Araştırmaya katılanlar büyük ölçüde işverenlerden daha fazla
bilgi istemekte fakat bilgiye erişim için katlandıkları maliyetin işverenin
cazibesi ile ilgili bir etkisi olduğu bulunamamıştır. İşgücü piyasasındaki iş
arayan kişiler işveren markası ile iletilen mesajları alarak bilgiye erişim
maliyetlerini azaltmak istemektedirler.
Diğer taraftan işverenin ürünlerine dair markalar da iş
arayanlar üzerinde bir etkiye sahiptir.

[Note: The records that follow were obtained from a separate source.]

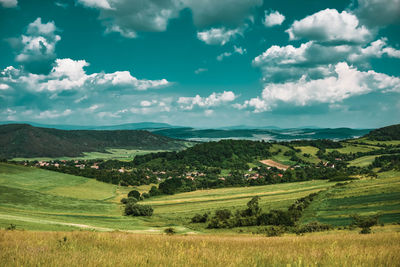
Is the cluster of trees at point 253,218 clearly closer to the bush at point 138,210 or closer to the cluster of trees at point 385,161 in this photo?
the bush at point 138,210

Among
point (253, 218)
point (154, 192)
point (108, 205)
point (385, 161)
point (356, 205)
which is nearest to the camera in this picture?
point (356, 205)

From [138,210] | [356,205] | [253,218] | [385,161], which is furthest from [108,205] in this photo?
[385,161]

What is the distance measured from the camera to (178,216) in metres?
68.4

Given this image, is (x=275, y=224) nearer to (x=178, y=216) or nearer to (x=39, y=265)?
(x=178, y=216)

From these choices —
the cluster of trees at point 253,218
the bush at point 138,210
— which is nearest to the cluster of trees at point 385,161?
the cluster of trees at point 253,218

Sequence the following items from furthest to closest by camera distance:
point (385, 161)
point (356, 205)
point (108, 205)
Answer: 1. point (385, 161)
2. point (108, 205)
3. point (356, 205)

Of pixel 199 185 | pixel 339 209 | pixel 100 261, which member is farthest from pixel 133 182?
pixel 100 261

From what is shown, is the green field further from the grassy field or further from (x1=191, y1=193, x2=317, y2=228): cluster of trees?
(x1=191, y1=193, x2=317, y2=228): cluster of trees

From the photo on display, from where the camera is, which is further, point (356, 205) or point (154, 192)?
point (154, 192)

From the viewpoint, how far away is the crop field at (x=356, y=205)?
46.2 m

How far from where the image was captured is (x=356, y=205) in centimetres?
5619

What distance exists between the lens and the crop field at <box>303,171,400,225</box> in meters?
46.2

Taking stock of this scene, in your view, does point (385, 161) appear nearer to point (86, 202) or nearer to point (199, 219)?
point (199, 219)

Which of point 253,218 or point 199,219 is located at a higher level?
point 253,218
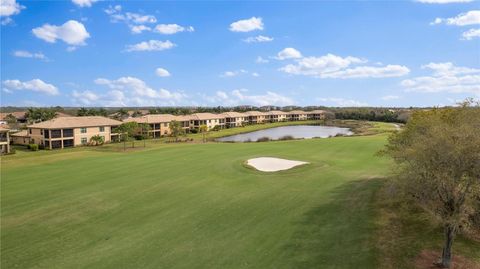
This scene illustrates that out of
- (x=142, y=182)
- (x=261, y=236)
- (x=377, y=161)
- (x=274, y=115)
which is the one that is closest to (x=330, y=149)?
(x=377, y=161)

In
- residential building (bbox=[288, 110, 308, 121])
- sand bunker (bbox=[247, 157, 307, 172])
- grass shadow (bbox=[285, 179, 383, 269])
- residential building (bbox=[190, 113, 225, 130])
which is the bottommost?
grass shadow (bbox=[285, 179, 383, 269])

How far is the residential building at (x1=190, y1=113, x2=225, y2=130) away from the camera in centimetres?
10236

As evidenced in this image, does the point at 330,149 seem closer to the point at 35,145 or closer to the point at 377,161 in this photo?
the point at 377,161

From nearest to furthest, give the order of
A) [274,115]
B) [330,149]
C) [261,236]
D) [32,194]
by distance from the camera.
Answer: [261,236] → [32,194] → [330,149] → [274,115]

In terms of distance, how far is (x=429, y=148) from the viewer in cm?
1547

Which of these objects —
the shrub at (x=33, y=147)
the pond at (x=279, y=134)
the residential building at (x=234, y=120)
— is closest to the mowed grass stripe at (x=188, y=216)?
the shrub at (x=33, y=147)

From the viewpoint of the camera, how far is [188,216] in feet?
76.6

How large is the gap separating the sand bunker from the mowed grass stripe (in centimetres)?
191

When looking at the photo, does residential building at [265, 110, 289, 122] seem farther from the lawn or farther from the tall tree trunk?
the tall tree trunk

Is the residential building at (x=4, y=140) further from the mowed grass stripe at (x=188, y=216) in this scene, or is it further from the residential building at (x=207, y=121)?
the residential building at (x=207, y=121)

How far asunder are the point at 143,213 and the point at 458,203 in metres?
19.2

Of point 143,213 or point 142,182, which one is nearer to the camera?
point 143,213

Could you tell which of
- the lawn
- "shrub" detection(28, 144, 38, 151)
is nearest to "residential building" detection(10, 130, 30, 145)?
"shrub" detection(28, 144, 38, 151)

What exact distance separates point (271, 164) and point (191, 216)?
61.4ft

Dolayısı ile işveren, işletme ve ürün
markaları arasında bir tutarlılık olmalıdır. Bu özellikle daha düşük tecrübeli
adayları işe alırken önem kazanmaktadır.
İş tecrübesi fazla olan adayların işveren markası için
berraklık ve güvenilirlik daha kritiktir. Bu bilgi ışığında her bir farklı
hedef kitle için farklı bir marka sinyali gönderilmesi gerektiği
değerlendirilebilir. Dolayısı ile hangi hedef kitleye hangi mesajın iletilmesi
gerektiği önem kazanmaktadır. Hedef kitle tecrübeli kişiler ise açık ve
güvenilir bir marka sinyali, tecrübesiz ise güçlü bir ürün markası sinyali daha
etkili olacaktır.
Son olarak katılımcılar her şeyden önce çalışmak istedikleri
endüstriye karar verdiklerini belirtmişlerdir. Bu sebeple işverenin hangi
endüstride faaliyet gösterdiği öncelikli bir konudur. Buna ek olarak
çalışılacak kurumun yeri ve büyüklüğü de önemlidir.
Özetle, çalışan tabanlı marka değeri; işveren marka
berraklığı, tutarlılık, marka yatırımları ve marka sinyalleri gibi işletme
tarafından kontrol edilebilen değişkenlerle oluşturulur. Diğer taraftan çalışan
adayının geçmiş tecrübeleri, işletmenin bulunduğu endüstri, işletmenin yeri,
işletme büyüklüğü de çalışan için değer ifade etmektedir.